Brace for impact; the aviation sector is cruising into the busy summer season with fuel prices soaring at a higher altitude. Only those airline companies that can find equilibrium between the rising expenses and increased demand, without attracting passenger loathing, will be able to land safely at the end of the rugged ride.

Jet fuel is around 56% more expensive this year compared to 2017, as per International Air Transport Association, with around 15% of the price rise occurring this year. With the busiest season for the sector – June to August period – just around the corner, airline companies have to make a lot of adjustments to ensure profitability.

So far, the companies have been able to offset much of these expenses by the increased travel demand. Data from the US Department of Transportation reveals that the number of air passengers touched a record 965 million in 2017. However, the summer will prove to be crucial as the companies could get caught up in between cost optimization requirements and market share retention.

American Airlines at the airport
Image Courtesy: Prayitno, Flickr

Three areas that the airline companies could work on to improve their margins are: raising fares, cutting down passenger perks and canceling routes that are not profitable. And the airliners are leaving no stone unturned.

Following the footsteps of Delta Air (DAL), rival American Airlines (AAL) announced certain restrictive fares for economy class passengers in Europe. The world’s largest airline is also canceling numerous routes including Chicago-Beijing and some Latin American destinations. Apart from this, American Airlines is also retrofitting extra seats in about 200 planes to pack more passengers in each flight. Leg spaces will not be compromised for the extra seats, but the same may not apply for the size of latrines!
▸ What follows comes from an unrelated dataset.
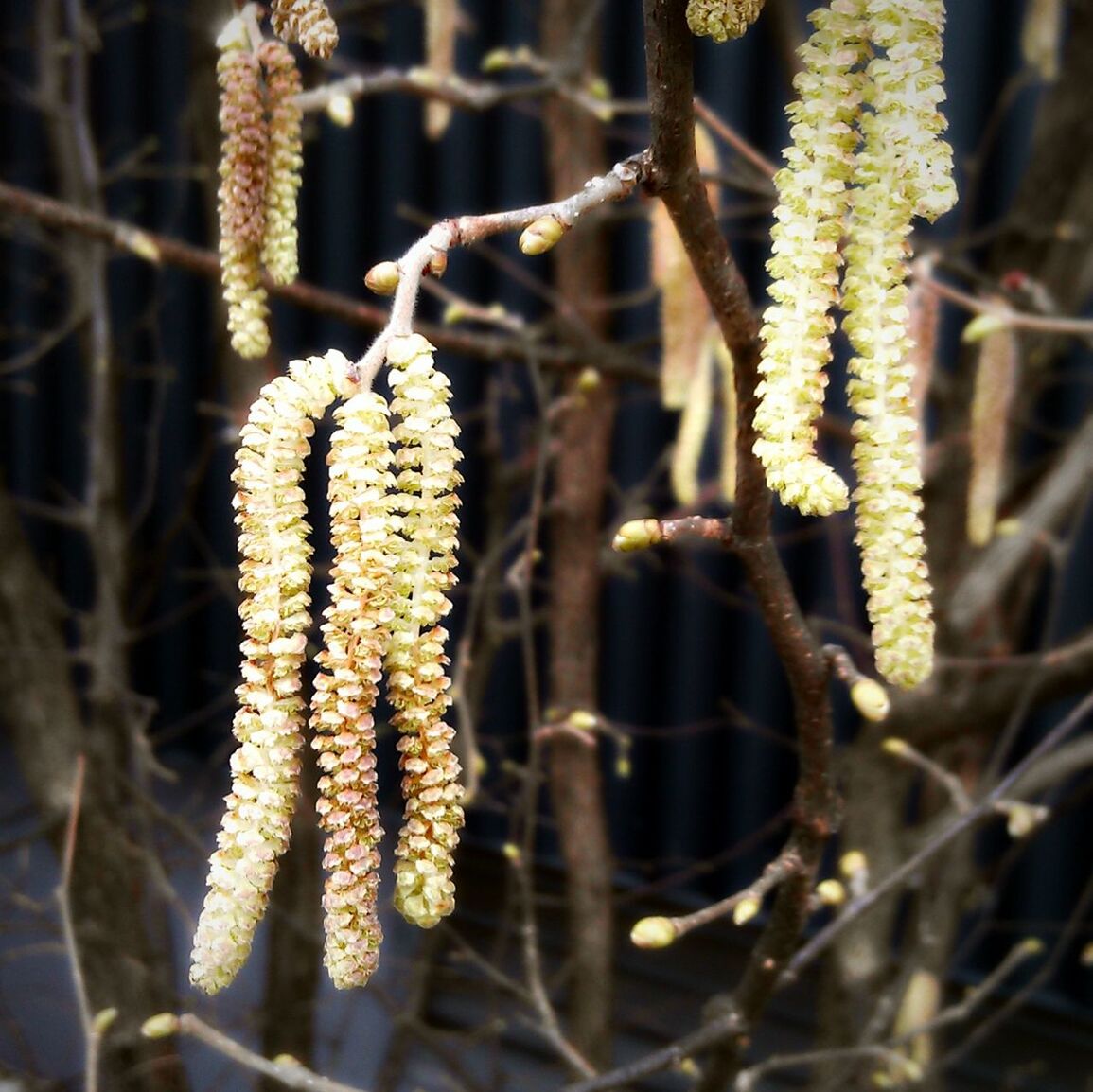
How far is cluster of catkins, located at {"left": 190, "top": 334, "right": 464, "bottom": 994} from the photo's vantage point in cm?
42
With the busiest season for the sector – June to August period – just around the corner, airline companies have to make a lot of adjustments to ensure profitability.

And yet, all these tricks won’t save the passengers from spending more on higher ticket prices. Last month, after cutting down its profit forecasts, CEO of American Airlines Doug Parker had stated that the higher fuel prices would force them to increase fares.

Meanwhile, European counterpart Ryanair on Monday stated that it expects the profits for the year 2019 to dip about 14% for the first time in five years, driven by the compounded effect of higher fuel price and labor costs. The Irish airline had also predicted the possibility of some airliners failures caused by these headwinds.

The NYSE Arca Airline Index has declined around 9% so far this year, compared to a 1.5% increase by S&P 500. Airline companies have a balancing act to play up ahead.